Trump menace de droits de douane sur l’Europe pour forcer l’achat du Groenland
WASHINGTON (AP) – L’ancien président américain Donald Trump a relancé une vieille obsession en menaçant d’imposer des droits de douane croissants sur plusieurs pays européens s’ils ne cèdent pas à sa demande d’acquérir le Groenland. Cette escalade verbale, diffusée sur sa plateforme Truth Social samedi, a suscité une vague de réactions indignées en Europe et soulève des questions sur la stratégie et les motivations de Trump.
L’ancien président affirme que les États-Unis subventionnent l’Europe en n’imposant pas de droits de douane et exige que le Danemark “rende” le Groenland, qu’il considère comme vital pour la sécurité nationale américaine. Il a annoncé l’imposition d’un droit de douane de 10 % sur les exportations vers les États-Unis en provenance du Danemark, de la Norvège, de la Suède, de la France, de l’Allemagne, du Royaume-Uni, des Pays-Bas et de la Finlande à partir du 1er février, avec une augmentation à 25 % le 1er juin, jusqu’à ce qu’un accord soit trouvé pour l’achat “complet et total” du Groenland.
“Les États-Unis tentent de conclure cette transaction depuis plus de 150 ans. De nombreux présidents l’ont essayé, et pour de bonnes raisons, mais le Danemark a toujours refusé”, a-t-il écrit.

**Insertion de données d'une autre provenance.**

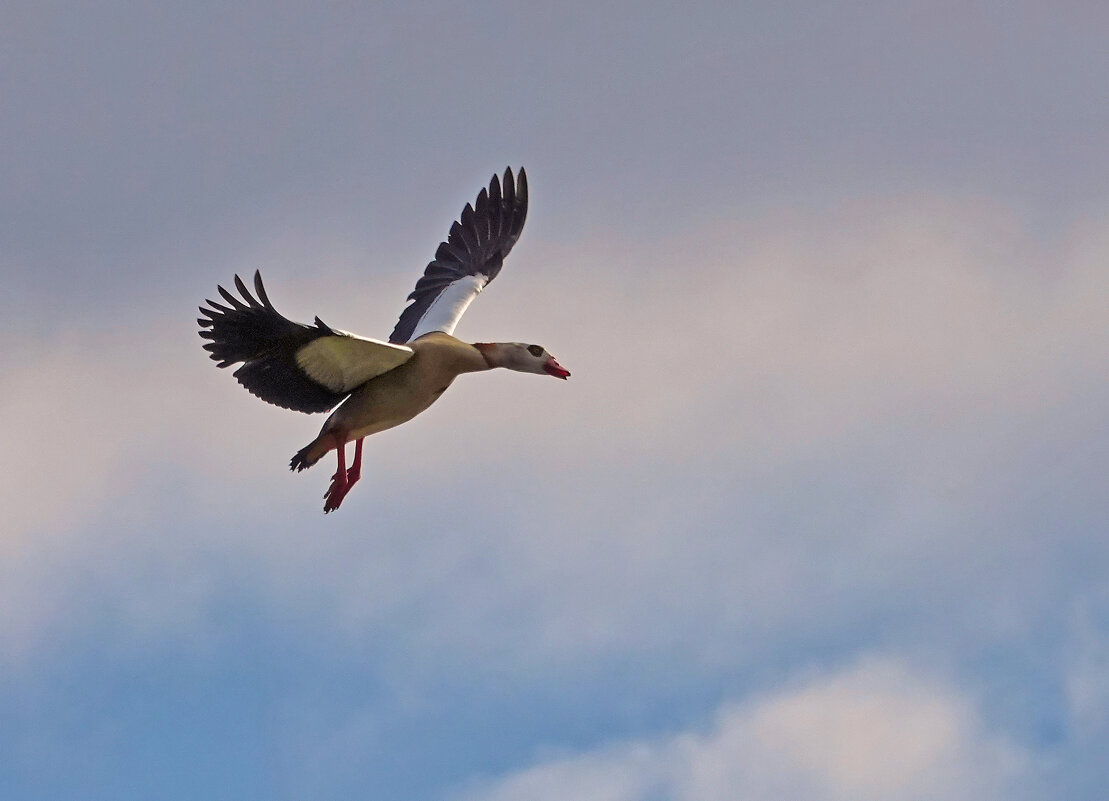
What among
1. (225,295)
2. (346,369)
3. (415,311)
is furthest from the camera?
(415,311)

Cette proposition, bien que surprenante pour beaucoup, n’est pas nouvelle. L’intérêt américain pour le Groenland remonte au XIXe siècle, avec des tentatives d’achat infructueuses sous la présidence de William Seward, après l’acquisition de l’Alaska auprès de la Russie en 1867. Pendant la Seconde Guerre mondiale, les États-Unis ont occupé le Groenland après l’invasion du Danemark par l’Allemagne, y construisant des bases militaires et radio qui sont toujours en activité aujourd’hui, notamment la base spatiale de Pituffik. En 1946, le président Harry Truman a même secrètement offert 100 millions de dollars au Danemark pour l’île, une offre rejetée et révélée seulement en 1991.
Pourquoi le Groenland ?
Le Groenland, la plus grande île du monde, est stratégiquement important pour les États-Unis en raison de sa position géographique entre l’océan Arctique et l’océan Atlantique Nord. Sa proximité avec l’Amérique du Nord – plus proche de New York que de Copenhague – en fait un point de passage crucial pour les opérations militaires et les systèmes d’alerte précoce des missiles. L’île offre également le chemin le plus court entre l’Amérique du Nord et l’Europe.
Au-delà de sa position stratégique, le Groenland est riche en ressources minérales, dont une grande partie des “matières premières critiques” listées par l’Union européenne. L’ouverture de l’Arctique en raison du changement climatique a accru l’intérêt des grandes puissances, notamment les États-Unis, le Canada, la Chine et la Russie, pour ses ressources inexploitées.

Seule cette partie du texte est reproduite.